My research is on studying classical coupled oscillators and possibility of using different types of soft materials to achieving the exceptional points. The gain in classical systems can be created by active feedback controlled driving whereas damping is an intrinsic property of various soft materials.
Materials which are stiff enough to support the structural weight and having the ability to damp vibrations are very important in many engineering applications. Vertically aligned carbon nanotubes or VACNT is a transversely isotropic foam like material which is stiffer than many packaging foam material and still more effective in damping vibrations due to its structural hierarchy and stiffness and density distributions. I work on synthesis of VACNT using chemical vapor deposition technique. The toluene vapors with Ferrocene as catalyst in an inert environment of Argon and Hydrogen deposits on a Silicon wafer substrate to form VACNT. The resultant 1-2 mm thick films of VACNT can be cut into small cylindrical pieces to study their quasistatic (stress relaxation) and dynamic (sinusoidal and ramp loading) mechanical properties.

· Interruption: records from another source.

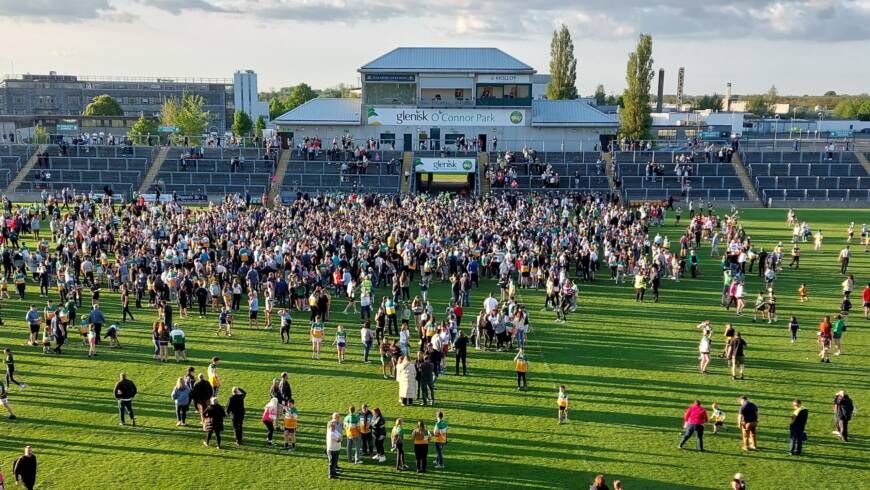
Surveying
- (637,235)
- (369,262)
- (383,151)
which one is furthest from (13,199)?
(637,235)

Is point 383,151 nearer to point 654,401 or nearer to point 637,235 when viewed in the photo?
point 637,235

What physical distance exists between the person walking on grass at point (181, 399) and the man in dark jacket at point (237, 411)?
1.10 meters

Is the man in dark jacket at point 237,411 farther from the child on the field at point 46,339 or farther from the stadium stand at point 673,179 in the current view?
the stadium stand at point 673,179

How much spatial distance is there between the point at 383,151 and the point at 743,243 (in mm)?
30925

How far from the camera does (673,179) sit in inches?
1966

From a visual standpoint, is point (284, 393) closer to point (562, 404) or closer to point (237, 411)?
point (237, 411)

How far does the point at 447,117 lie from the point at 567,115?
956cm

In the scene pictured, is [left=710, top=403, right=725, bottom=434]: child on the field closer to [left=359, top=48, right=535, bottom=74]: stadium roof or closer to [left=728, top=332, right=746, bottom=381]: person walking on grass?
[left=728, top=332, right=746, bottom=381]: person walking on grass

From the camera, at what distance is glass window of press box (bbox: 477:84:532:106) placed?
57.8 m

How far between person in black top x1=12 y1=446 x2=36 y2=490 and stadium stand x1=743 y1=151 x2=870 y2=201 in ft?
152

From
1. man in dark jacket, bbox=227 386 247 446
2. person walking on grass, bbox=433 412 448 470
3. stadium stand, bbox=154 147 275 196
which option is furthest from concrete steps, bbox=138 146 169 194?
person walking on grass, bbox=433 412 448 470

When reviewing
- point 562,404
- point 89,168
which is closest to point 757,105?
point 89,168

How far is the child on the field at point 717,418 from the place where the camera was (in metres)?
14.2

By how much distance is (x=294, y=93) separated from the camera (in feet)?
380
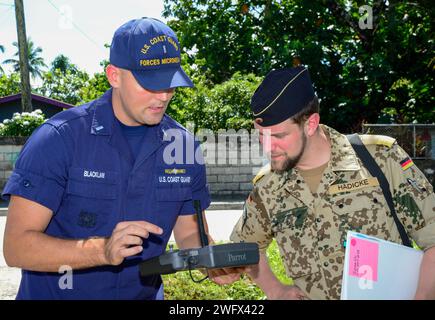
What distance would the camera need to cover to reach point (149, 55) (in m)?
2.41

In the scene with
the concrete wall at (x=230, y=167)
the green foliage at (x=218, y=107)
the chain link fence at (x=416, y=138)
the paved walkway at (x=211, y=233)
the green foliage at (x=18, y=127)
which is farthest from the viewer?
the green foliage at (x=18, y=127)

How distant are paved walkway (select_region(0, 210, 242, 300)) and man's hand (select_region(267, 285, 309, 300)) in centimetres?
373

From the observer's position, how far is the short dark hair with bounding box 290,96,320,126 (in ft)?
8.48

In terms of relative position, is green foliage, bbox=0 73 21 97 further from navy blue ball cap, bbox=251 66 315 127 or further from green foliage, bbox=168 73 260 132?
navy blue ball cap, bbox=251 66 315 127

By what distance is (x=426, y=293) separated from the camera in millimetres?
2283

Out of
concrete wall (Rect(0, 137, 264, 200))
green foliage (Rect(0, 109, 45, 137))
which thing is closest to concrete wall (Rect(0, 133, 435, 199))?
concrete wall (Rect(0, 137, 264, 200))

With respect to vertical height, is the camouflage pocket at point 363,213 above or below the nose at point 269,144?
below

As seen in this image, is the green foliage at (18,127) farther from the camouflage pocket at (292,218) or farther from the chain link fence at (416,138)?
the camouflage pocket at (292,218)

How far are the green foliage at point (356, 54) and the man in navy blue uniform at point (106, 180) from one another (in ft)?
51.5

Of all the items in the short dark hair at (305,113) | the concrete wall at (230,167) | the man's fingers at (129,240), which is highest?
the concrete wall at (230,167)

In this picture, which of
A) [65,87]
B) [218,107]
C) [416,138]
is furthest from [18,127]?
[65,87]

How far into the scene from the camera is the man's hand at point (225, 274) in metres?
2.44

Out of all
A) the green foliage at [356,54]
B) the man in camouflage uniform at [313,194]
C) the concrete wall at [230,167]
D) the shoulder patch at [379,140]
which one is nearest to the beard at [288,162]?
the man in camouflage uniform at [313,194]
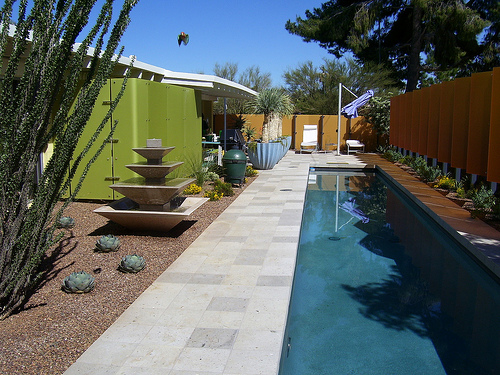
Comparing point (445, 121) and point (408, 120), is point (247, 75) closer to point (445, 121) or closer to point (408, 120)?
point (408, 120)

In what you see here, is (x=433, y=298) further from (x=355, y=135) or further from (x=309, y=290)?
(x=355, y=135)

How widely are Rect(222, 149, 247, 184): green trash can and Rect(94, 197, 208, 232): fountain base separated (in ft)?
14.7

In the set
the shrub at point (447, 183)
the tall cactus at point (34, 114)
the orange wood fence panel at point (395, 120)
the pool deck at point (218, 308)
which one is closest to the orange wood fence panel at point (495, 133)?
the pool deck at point (218, 308)

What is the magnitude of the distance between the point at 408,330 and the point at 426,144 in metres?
10.9

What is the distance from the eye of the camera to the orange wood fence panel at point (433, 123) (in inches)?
525

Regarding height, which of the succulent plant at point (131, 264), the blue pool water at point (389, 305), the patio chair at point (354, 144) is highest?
the patio chair at point (354, 144)

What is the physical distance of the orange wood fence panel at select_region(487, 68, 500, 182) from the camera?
8500 millimetres

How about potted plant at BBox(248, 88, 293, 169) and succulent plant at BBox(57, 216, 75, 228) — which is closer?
succulent plant at BBox(57, 216, 75, 228)

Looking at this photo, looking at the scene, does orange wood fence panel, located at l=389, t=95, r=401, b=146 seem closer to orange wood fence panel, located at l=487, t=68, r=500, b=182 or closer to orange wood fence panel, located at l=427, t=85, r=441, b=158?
orange wood fence panel, located at l=427, t=85, r=441, b=158

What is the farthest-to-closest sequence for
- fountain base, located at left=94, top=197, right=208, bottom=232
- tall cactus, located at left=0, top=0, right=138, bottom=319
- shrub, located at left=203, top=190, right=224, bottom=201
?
shrub, located at left=203, top=190, right=224, bottom=201
fountain base, located at left=94, top=197, right=208, bottom=232
tall cactus, located at left=0, top=0, right=138, bottom=319

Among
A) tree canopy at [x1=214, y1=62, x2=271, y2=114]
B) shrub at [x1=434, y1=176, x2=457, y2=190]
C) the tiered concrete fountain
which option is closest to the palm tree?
shrub at [x1=434, y1=176, x2=457, y2=190]

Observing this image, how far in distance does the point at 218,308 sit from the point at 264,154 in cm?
1151

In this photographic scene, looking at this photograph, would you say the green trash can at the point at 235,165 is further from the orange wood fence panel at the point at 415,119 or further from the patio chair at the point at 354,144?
the patio chair at the point at 354,144

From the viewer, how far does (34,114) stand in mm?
3936
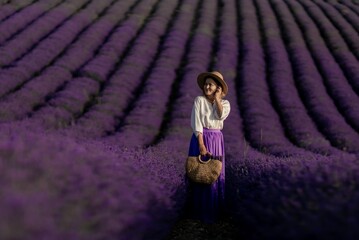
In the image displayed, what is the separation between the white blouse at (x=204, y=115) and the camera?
21.4ft

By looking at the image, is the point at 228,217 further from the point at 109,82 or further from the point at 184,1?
the point at 184,1

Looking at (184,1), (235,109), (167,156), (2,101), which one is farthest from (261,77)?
(184,1)

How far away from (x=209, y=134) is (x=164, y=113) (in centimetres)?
746

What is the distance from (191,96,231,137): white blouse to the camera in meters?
6.52

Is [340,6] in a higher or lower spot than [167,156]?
lower

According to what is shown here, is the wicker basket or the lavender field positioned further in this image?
the wicker basket

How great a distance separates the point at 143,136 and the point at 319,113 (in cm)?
543

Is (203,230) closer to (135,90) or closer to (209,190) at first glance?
(209,190)

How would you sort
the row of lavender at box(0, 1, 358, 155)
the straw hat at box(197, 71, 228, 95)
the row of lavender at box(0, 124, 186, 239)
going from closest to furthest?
the row of lavender at box(0, 124, 186, 239)
the straw hat at box(197, 71, 228, 95)
the row of lavender at box(0, 1, 358, 155)

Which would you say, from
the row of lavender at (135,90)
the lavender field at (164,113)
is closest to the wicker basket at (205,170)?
the lavender field at (164,113)

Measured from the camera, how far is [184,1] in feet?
94.1

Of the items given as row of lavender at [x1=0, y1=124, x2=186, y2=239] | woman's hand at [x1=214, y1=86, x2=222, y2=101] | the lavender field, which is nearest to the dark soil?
the lavender field

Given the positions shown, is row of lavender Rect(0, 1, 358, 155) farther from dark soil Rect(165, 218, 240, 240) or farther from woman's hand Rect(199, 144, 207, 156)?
woman's hand Rect(199, 144, 207, 156)

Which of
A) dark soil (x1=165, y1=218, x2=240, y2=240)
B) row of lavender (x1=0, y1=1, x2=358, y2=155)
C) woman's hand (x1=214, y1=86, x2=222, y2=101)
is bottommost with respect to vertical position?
row of lavender (x1=0, y1=1, x2=358, y2=155)
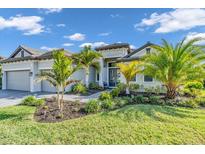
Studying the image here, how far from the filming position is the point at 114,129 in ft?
25.5

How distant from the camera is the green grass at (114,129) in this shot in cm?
721

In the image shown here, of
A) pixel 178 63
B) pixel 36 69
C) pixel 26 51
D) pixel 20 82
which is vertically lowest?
pixel 20 82

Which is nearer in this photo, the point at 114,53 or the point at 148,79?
the point at 148,79

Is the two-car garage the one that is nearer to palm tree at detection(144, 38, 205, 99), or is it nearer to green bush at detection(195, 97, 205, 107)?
palm tree at detection(144, 38, 205, 99)

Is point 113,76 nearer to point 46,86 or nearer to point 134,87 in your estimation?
point 134,87

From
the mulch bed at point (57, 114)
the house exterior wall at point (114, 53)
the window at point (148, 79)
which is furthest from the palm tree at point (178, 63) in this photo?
the house exterior wall at point (114, 53)

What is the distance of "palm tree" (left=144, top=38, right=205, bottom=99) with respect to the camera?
1238cm

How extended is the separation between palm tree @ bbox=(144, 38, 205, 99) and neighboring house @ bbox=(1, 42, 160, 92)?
19.1ft

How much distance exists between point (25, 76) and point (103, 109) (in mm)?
14431

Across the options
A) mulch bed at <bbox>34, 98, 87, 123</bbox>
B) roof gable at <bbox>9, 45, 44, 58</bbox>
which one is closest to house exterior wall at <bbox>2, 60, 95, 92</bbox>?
roof gable at <bbox>9, 45, 44, 58</bbox>

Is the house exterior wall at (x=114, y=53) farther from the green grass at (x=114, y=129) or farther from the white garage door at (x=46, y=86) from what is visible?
the green grass at (x=114, y=129)

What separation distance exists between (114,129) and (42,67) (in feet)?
50.1

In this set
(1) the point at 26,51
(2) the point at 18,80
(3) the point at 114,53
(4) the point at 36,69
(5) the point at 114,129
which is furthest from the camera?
(2) the point at 18,80

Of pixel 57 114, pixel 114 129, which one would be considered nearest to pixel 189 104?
pixel 114 129
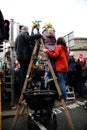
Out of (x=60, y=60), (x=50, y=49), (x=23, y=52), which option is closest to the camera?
(x=50, y=49)

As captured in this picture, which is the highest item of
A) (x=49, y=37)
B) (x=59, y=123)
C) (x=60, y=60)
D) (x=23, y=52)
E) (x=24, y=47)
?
(x=49, y=37)

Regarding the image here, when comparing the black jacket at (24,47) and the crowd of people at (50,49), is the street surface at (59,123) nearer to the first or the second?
the crowd of people at (50,49)

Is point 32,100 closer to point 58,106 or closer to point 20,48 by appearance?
point 20,48

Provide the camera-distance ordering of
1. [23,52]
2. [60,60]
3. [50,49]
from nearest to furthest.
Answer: [50,49], [60,60], [23,52]

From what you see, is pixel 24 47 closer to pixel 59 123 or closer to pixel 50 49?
pixel 50 49

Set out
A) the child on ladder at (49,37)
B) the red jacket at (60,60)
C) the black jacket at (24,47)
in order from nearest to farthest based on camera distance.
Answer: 1. the child on ladder at (49,37)
2. the red jacket at (60,60)
3. the black jacket at (24,47)

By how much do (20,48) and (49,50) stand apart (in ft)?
3.66

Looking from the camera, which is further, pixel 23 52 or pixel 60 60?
pixel 23 52

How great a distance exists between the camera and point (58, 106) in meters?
7.86

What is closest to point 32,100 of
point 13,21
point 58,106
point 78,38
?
point 58,106

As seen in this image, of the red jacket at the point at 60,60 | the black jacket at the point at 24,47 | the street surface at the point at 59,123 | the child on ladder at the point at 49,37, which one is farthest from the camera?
the black jacket at the point at 24,47

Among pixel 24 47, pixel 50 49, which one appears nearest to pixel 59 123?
pixel 50 49

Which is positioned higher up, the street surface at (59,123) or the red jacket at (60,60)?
the red jacket at (60,60)

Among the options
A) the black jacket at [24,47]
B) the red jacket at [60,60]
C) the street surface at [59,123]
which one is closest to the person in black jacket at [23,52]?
the black jacket at [24,47]
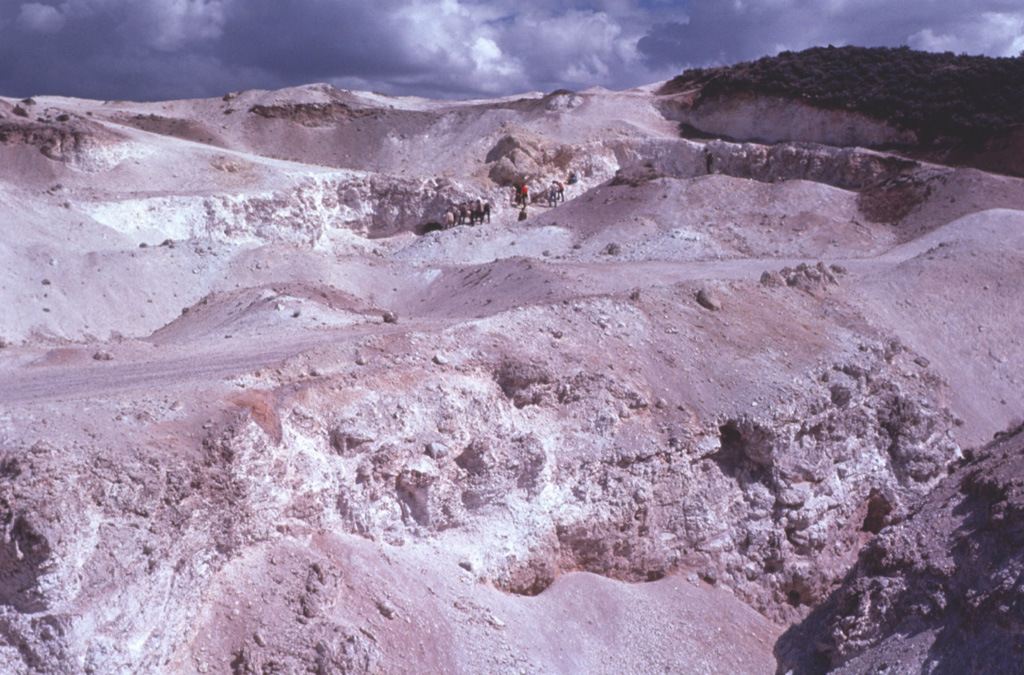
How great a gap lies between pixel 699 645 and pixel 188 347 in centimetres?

I am also working in collaboration with beamline scientists of DND-CAT synchrotron research center, Argonne National Laboratory to characterize VACNT sample using X-ray diffraction analysis.
Locally resonant acoustic metamaterials exhibit low frequency ultra-wide band gaps which suppresses wave propagation through mechanical structures. Adding nonlinearity gives amplitude dependent tunability on the control of band gap width. I studied wave propagation in discrete periodic 1D and 2D chains using numerical techniques, analytical methods including modified Lindstedt Poincare method & harmonic balance method and experimental wave transmission measurement on 3D printed structures using laser doppler vibrometer.
Microbolometers are uncooled infrared detectors as compared to their heavy and bulky cryogenically cooled counterparts. Microbolometer's electrical resistance changes as a response to incident thermal radiation (infrared radiations). The resistance change can be measured by supplying a constant current bias and then measuring the voltage. The whole focal plane array can be read by using multiplexer readout circuit. I worked on the thermoelectrical simulation of serpentine shaped microbolometer pixels and their 2D arrays using Ansys workbench. I also designed a multiplexer readout circuit for reading the output.